Well, it took the National Hockey League seven months and 228 games to prove—surprise, surprise—that the Montreal Canadiens are still the very best team of any size, or any shape, in any country, anywhere.
This is an article from the April 27, 1959 issue
Their total dominance of the Toronto Maple Leafs in the Stanley Cup final playoffs, which ended rather briskly last Saturday, four games to one, pointed out that Montreal has enough of everything to continue skating off with cups indefinitely. Actually, the unprecedented fourth straight cup was never very far from their grasp. They beat Toronto in the first two games (5-3 and 3-1), lost the third game in overtime 3-2, then brushed the Leafs aside in the last two games 3-2 and 5-3.
When the finals began, many folks thought that Toronto might continue to sail along on the late-season carpet of desire which had propelled them from last place, where they were just seventeen days before the regular season ended, into the playoffs and then on into the finals. Toronto's Coach Punch Imlach started making statements that sounded as though they had originated in the Metro-Goldwyn-Mayer School of Coaching. "A good fighting club," said Punch with feeling, "will beat a club that has superstars on it every time." And, "We're going to win the whole thing.... I have no doubt about it.... We have more good scorers than Montreal."
What Imlach seemed to be trying to do was convince his own players that they were very, very good when, in fact, they were not really very good at all. Phil Watson made the best remark about Imlach. After reading the inspirational messages that the Toronto coach was delivering to his players, Watson, a rather outspoken elf himself, said, "Well, he's certainly taking the sails out of my wind."

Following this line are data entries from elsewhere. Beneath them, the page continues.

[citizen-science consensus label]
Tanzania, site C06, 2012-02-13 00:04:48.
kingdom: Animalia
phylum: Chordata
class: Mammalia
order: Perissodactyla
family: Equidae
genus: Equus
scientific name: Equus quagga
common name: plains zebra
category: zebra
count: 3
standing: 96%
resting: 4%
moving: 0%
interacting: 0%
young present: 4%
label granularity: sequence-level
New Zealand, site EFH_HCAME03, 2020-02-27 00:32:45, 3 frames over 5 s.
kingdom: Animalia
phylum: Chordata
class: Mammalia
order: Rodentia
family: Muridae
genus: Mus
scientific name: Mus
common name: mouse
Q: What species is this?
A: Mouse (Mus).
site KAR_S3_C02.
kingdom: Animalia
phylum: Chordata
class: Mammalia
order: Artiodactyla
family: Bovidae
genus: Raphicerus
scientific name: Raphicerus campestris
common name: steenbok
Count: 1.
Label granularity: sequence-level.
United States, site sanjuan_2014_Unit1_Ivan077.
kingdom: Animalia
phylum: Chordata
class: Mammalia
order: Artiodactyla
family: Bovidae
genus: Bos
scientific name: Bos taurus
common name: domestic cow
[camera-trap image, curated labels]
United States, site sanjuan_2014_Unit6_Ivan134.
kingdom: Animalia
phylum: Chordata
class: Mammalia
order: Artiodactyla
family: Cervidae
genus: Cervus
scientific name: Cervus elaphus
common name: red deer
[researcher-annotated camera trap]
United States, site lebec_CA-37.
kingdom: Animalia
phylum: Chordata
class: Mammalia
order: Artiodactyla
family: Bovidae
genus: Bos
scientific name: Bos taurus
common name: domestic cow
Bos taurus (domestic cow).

The rise of the Leafs to the finals of cup play, while it was amazing to behold, serves as a testimony to the contrasting caliber of the Canadiens and the league in general. On New Year's Eve, as the season reached its middle point, Toronto was 19 points out of first place and 6 points out of fourth. But the Detroit Red Wings and the New York Rangers, who had been high in the standings, took two of the biggest nose dives in the history of shinny on skates and Toronto, poor Toronto, found itself rising into the Stanley Cup playoffs.
WAY TOO MUCH
They got past Boston in the semifinals, 4 games to 3, but then they ran into Montreal, rich Montreal. The Maple Leafs found that their skaters could not project sustained drives on the Montreal goal. And their defense could not contain Montreal's arsenal of shooters. In short, Montreal was too good, too fast, too deep.
The Montreal team is in reality a smoothly humming machine which compares almost exactly to the New York Yankees of baseball or the Calumet Farm of racing. Let one bearing, one infielder, one horse falter, and another bounds up to take its place. Montreal was riddled by injuries this year. Not only did they lose the greatest goal getter of all time, Maurice Richard, for almost half a season, but they lost the second highest scorer in the league, Jean Beliveau, for the playoffs. But there was always somebody like Marcel Bonin, Doug Harvey or Ralph Backstrom waiting to skate in and catch the Montreal banner before it could ever touch the ground.
It will be only five months before the National Hockey League again goes into fall training and, unless someone starts building and buying in large quantities, next season will only prove all over again what everyone is getting a little tired of knowing.